Despite pouring millions of dollars into encouraging more women to enter the technology industry, Google still has a long way to go before it can say it is proud of its own workforce diversity.
A year after releasing its predominantly male and white workforce makeup and admitting that it was "time to be candid about the issues," Google is moving a tiny bit closer to achieving diversity in its own ranks by hiring more women, African-Americans and Hispanics, although not enough to make a statistically significant improvement.
In its latest diversity report, Google admits there is a lot more work to be done but it is "seeing some early progress," even though the overall number of women workers in the technical field rose by only 1 percent while blacks and Hispanics saw a small 2 percent and 3 percent rise respectively.
"Early indications show promise, but we know that with an organization our size, year on year growth and meaningful change is going to take time," says Nancy Lee, vice president of people operations at Google, in a statement sent to the Washington Post. "There isn't a simple solution to solving the diversity challenges our company and industry faces, which is why we're convinced over the long run to work that spans efforts."

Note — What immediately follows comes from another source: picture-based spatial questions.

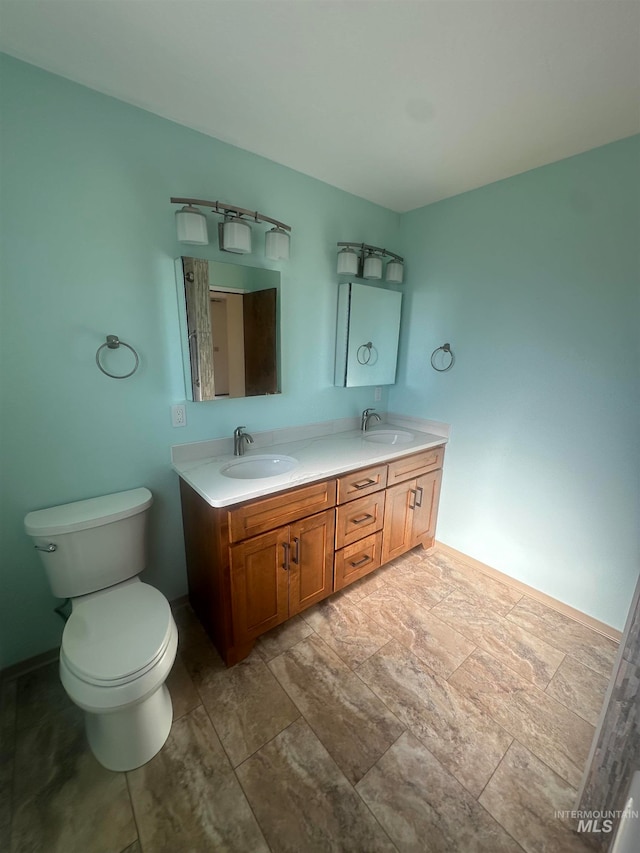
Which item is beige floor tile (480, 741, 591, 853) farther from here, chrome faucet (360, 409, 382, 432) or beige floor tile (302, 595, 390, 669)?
chrome faucet (360, 409, 382, 432)

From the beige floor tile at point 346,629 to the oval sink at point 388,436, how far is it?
1059 millimetres

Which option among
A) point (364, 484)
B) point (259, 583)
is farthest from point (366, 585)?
point (259, 583)

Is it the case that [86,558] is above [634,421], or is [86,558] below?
below

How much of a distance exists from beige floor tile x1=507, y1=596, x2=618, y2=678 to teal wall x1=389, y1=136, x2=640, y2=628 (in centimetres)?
Result: 11

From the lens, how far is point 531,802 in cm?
109

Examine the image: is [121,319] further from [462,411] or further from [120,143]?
[462,411]

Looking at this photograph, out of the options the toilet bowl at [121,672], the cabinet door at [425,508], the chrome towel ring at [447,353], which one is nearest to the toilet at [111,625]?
the toilet bowl at [121,672]

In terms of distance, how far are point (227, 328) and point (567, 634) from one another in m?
2.46

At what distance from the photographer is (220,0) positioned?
0.92 meters

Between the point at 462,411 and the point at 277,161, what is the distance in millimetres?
1836

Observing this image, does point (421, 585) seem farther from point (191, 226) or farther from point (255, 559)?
point (191, 226)

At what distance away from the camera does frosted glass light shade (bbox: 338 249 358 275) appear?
202 cm

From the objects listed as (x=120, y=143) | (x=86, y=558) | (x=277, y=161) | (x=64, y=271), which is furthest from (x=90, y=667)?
(x=277, y=161)

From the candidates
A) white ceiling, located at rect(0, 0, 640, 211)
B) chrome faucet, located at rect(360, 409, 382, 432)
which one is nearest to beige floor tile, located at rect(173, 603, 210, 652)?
chrome faucet, located at rect(360, 409, 382, 432)
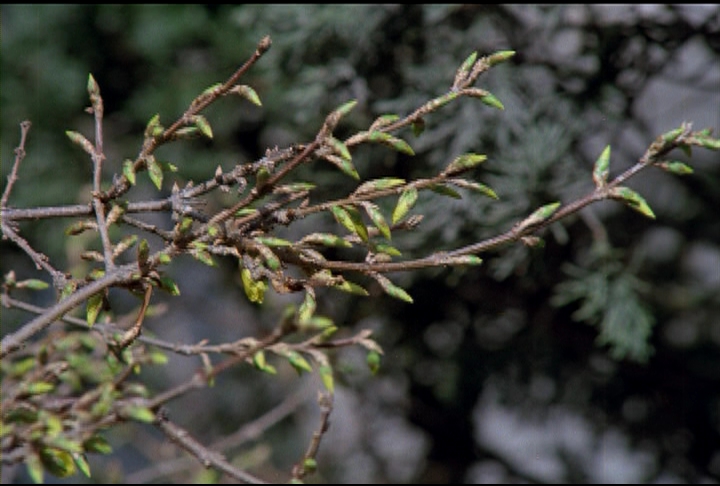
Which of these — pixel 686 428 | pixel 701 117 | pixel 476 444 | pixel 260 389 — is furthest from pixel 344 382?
pixel 701 117

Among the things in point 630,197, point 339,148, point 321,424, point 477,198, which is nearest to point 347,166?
point 339,148

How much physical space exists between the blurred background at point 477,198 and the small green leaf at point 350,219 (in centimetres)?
84

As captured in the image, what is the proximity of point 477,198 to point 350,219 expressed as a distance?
904mm

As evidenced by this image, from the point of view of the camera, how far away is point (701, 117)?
2064 millimetres

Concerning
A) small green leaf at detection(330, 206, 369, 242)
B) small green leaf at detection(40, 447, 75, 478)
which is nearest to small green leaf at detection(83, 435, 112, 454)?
small green leaf at detection(40, 447, 75, 478)

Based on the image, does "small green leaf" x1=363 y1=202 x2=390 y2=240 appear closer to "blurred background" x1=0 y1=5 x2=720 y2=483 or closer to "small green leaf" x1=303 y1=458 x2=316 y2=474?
"small green leaf" x1=303 y1=458 x2=316 y2=474

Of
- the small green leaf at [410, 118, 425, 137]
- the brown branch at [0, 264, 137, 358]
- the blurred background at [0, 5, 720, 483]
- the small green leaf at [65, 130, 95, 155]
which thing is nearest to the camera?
the brown branch at [0, 264, 137, 358]

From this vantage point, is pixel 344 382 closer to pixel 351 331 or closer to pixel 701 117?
pixel 351 331

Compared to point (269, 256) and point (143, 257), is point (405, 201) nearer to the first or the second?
point (269, 256)

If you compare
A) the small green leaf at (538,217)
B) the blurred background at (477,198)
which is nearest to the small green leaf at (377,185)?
the small green leaf at (538,217)

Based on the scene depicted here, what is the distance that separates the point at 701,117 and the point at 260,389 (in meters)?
1.49

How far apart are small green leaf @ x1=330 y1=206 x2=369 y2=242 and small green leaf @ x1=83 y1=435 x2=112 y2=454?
386mm

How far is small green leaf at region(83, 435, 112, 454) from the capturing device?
98cm

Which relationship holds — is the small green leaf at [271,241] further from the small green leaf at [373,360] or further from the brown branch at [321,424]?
the brown branch at [321,424]
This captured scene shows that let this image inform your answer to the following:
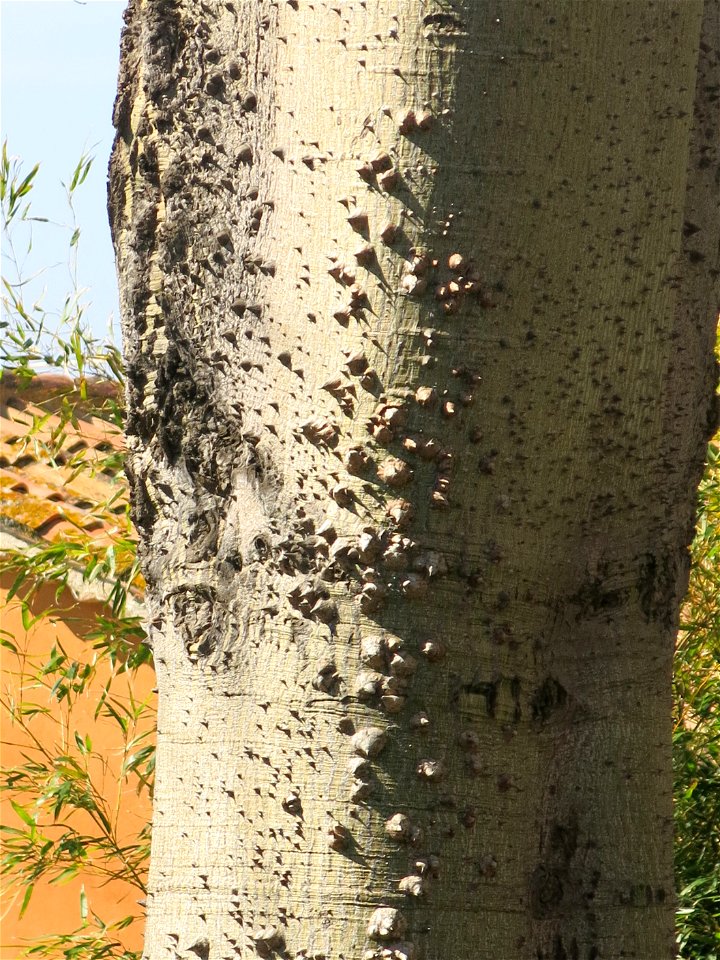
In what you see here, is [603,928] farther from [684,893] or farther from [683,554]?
[684,893]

Last year, Google poured some $150 million on its initiative to promote greater diversity in the technology industry, which is rapidly becoming a major player in the global economy and is seen as one of the best models for employee benefits. These investments include $3 million placed in Anita Borg scholarships to help young girls and women complete programs in science, technology, engineering and mathematics (STEM) fields.
Google is also working with Hollywood to change the perception of the computer engineer as the typical male, white Silicon Valley tech geek who wears glasses and rides scooters. Also, Google is embedding its engineers as instructors and consultants in historically black colleges and universities to push black students to take up careers in technology.
For all its efforts, however, Google remains largely white and male, with 60 percent of its 56,000 global workforce made of whites and 31 percent of Asians. Still, Google is moving the diversity needle, albeit at a snail's pace, with 22 percent of all software engineers hired at campuses being women, outpacing the number of young women who are taking computer science degrees.
In non-technical fields, Google is making the same slow progress, with the percentage of African Americans going up from 3 percent to 4 percent. Hispanics remain at 4 percent, though, but women retain a good portion of the non-technical workforce with 47 percent.